Supply chain vulnerabilities can quickly cascade across borders, sectors, and corporate ecosystems, underscoring the need for stronger visibility and control over third-party access. One growing risk lies in visibility gaps: many organizations lack insight into what third parties are doing, once the latter are allowed inside the network. Attackers exploit this by operating quietly within encrypted traffic and moving laterally: they “live off the land” using native tools to avoid detection.
To identify vulnerable links, organizations need to conduct continuous risk assessments of their third-party ecosystem: evaluating access levels, security posture, and real-world behavior.
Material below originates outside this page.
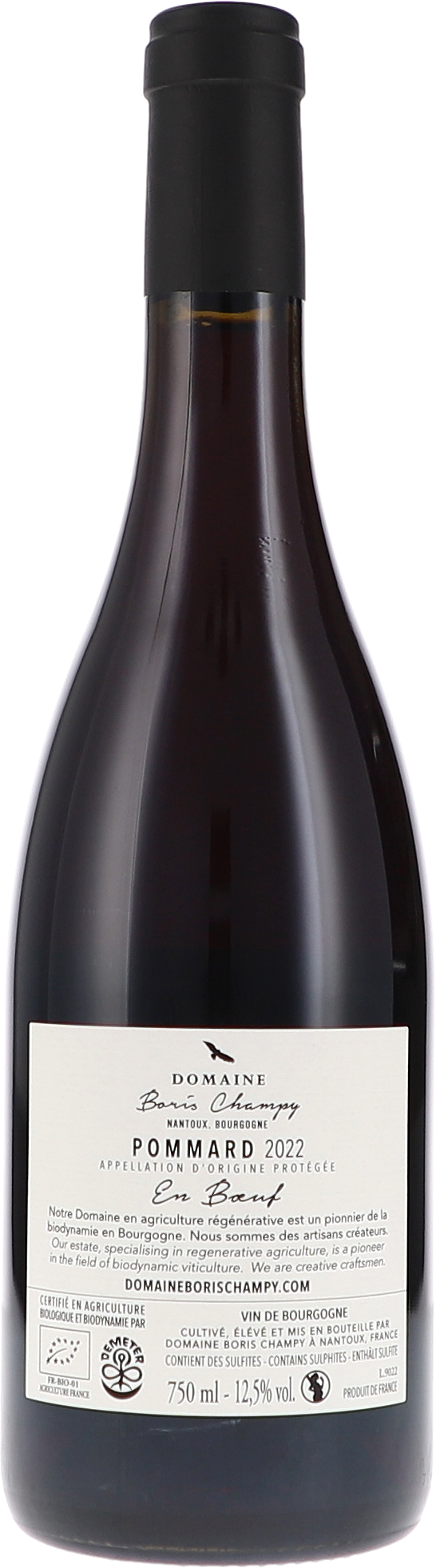 Boris Champy Pommard En Boeuf 2022, 750ml bottle, back label view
Crucially, they should leverage telemetry from network traffic — not just logs — to monitor for anomalies that signal a third-party compromise. True supply chain security starts with knowing exactly who has access, what they are doing, and when that behavior changes.
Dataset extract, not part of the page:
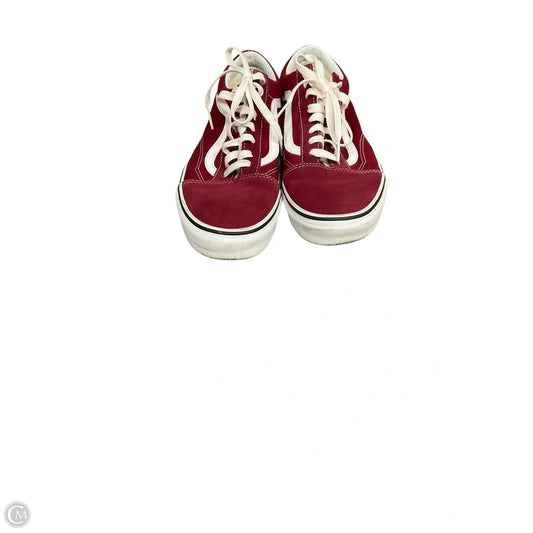 Shoes Sneakers By Vans In Red & White, Size: 10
CybersecAsia: Can you share practical strategies or frameworks that organizations can adopt to extend their cybersecurity beyond their own network perimeter to include vendor and partner ecosystems?
IF: Securing extended ecosystems demands a layered strategy anchored in Zero Trust Architecture (ZTA). This involves treating all users as potentially-compromised, and enforcing strict identity checks, access controls, and continuous monitoring. This will enable greater system observability and proactive perimiterless security.
A key tactic is network segmentation: restricting external-partner access to only essential resources and isolating critical assets. Security data lakes can enhance visibility by integrating network-derived telemetry across the environment, enabling real-time insights into third-party traffic, encrypted flows, and lateral movement.
Beyond the technology aspect, organizations must hold vendors to enforceable security standards: mandating diligence in their patching, incident reporting, and access controls. Bolstered observability ensures vendors stay within agreed parameters, and will enable rapid response when they do not.
Ultimately, securing the supply chain requires architectural discipline, unified visibility, and shared responsibility across the entire ecosystem.
CybersecAsia: Given the critical nature of infrastructure and financial institutions, what role should leadership play in fostering a culture of security awareness and accountability across all tiers of the supply chain?
IF: Leadership sets the tone for organizational resilience. For critical sectors such as infrastructure and finance, executives need to drive security from the top: embedding cybersecurity into business strategy and supply chain governance.
This means making cybersecurity a board-level issue — with clear key performance indicators, funding, and oversight — not just a technical concern delegated to IT.
The establishment of strong observability will need to be discussed at the Board level to improve an organizations digital infrastructure — signaling growing recognition that visibility and accountability are strategic imperatives across the supply chain.
Furthermore, the updated role of leadership in cyber resilience includes enforcing accountability across vendors; investing in technologies that provide visibility beyond the organizational boundary; and ensuring that security metrics are part of board-level discussions.
Leadership should champion a “trust nothing, verify everything” approach, while fostering a culture of shared responsibility. Security is not just IT’s job, but everyone’s business, including partners and suppliers.
CybersecAsia thanks Ian Farquhar for sharing his professional insights with readers.